While Jordan’s overall unemployment rate is 12 percent, according to the department of statistics, the rate among young people under 30 is more than double that. Nearly 70 percent of the population is under the age of 30.
“I think the economic situation in Jordan will eventually make it a very hot summer,” said Labib Kamhawi, a political analyst. “People will take to the streets because of issues related to their livelihoods and unemployment if they are not seriously addressed.”
The government may be trapped. Its main tool for soothing discontent comes in subsidies for commodities and services, but this year’s budget deficit is projected to be a record of about $3 billion. So the government has responded by raising prices: 25 percent for high-octane gasoline, increases on other fuels, and higher electricity prices for businesses such as banks and hotels. Some corporate tax rates are also expected to go up.
Jafar Hassan, minister of planning and international cooperation, warned in an interview this week that the country must act soon to confront its economic problems. “We are going through challenging times that need comprehensive economic strategies and solutions in the short term but also in the long term,” he said.
Despite the discontent, most protests in Jordan remain small and scattered, signaling a weak and divided opposition. Occasionally, more severe expressions of dissent emerge, including scathing columns or cartoons, self-immolations, or chants that attack high-level corruption, a long-running grievance among many Jordanians.
“People feel they are not responsible for the current state of affairs,” said Mr. Kamhawi, the political analyst. “They are asking for serious steps to be taken to retrieve public money that was stolen by corrupt people, and they don’t feel obliged to pay for the mistakes of the government.”
A day after the government announced the price increases, a relatively unknown group, Ask for Your Rights, organized a rally in the capital. Only a dozen or so people showed up.
That evening, in the northern city of Irbid, a rally attracted nearly 100 people who held signs denouncing the rising cost of living.
Unlike these small protests, labor strikes have been better organized and more effective. Since the Arab revolutions swept the region and an amendment to a Public Gathering Law eased restrictions on the organization of rallies and protests, teachers, laborers, engineers, journalists and doctors have demanded better working conditions and health benefits. Teachers in Jordan held the largest, most persistent and successful labor strike in recent history and succeeded in raising pay and improving working conditions.
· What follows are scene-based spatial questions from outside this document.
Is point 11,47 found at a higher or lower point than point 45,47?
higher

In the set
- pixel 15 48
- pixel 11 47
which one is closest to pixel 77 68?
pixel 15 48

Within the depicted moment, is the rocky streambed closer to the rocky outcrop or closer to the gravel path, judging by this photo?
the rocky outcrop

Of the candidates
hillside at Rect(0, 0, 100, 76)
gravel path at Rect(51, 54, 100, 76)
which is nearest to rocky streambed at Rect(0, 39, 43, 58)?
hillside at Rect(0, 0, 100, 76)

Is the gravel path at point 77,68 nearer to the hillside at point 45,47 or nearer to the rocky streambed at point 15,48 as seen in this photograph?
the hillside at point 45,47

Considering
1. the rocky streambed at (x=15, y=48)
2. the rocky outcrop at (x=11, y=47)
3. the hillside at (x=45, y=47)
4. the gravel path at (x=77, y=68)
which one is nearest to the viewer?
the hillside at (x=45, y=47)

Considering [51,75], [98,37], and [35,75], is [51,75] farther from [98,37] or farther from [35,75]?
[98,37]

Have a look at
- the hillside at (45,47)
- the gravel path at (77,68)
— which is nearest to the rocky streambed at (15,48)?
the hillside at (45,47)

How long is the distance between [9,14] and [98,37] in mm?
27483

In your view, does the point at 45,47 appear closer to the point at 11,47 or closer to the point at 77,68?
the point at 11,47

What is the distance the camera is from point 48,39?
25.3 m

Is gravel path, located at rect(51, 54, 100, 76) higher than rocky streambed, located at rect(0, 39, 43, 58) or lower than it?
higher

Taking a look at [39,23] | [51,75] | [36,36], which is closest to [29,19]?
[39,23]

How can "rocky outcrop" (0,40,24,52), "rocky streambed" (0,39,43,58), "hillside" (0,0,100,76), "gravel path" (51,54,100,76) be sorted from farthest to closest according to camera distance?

“Unlike political protests and parties that lack unity or a voice that represents Jordanians, the labor strikes have focused on demands that improve their livelihoods,” said Bassam Haddadin, a member of Parliament. “They come with a list of specific demands and they have largely succeeded.”
This all comes amid the musical chairs of governments over the past year and a half. King Abdullah II appointed a new government nearly a month ago, led by Fayez Tarawneh, a former prime minister and royal court chief during the late 1990s.
The king asked Mr. Tarawneh, 64, to form a government to pave the way for parliamentary elections before year-end.
His predecessor was Awn Khasawneh, 62, an International Court of Justice judge who formed his cabinet last October to become the third prime minister of the year 2011.
In a letter of dismissal, King Abdullah criticized Mr. Khasawneh’s progress on change and insisted that it was essential to hold parliamentary and municipal elections by the end of the year.
“During the past months,” the king wrote, “I have followed the work of the government in various fields, hoping the government would be more efficient and active in finalizing these laws, in cooperation with the lower house, but a slow pace continued to prevail.”
Abdullah, who became king in 1999, and his father, the late King Hussein, tried to appear to be above the political fray, dismissing prime ministers and governments to signal change. But that tactic is wearing on a more sophisticated public.
“The heightened number of governments reflects a failed political system, and the current prime minister belongs to the past,” said Mr. Kamhawi, the political analyst. “He is very conservative and he doesn’t hide that. I don’t think he is a reformer.”
Still, when they look across the region, Jordanians shudder at what they see, especially in Syria. And that prospect may help preserve at least a modicum of stability.
“The first months of the Arab Spring inspired Jordanians to take to the streets to also demand their rights, but the chaos in Syria and Egypt changed this,” said Mr. Haddadin, the lawmaker. “Now Jordanians count to 10 before deciding to take any action or demand how much change they want to see. We don’t want chaos or destruction.”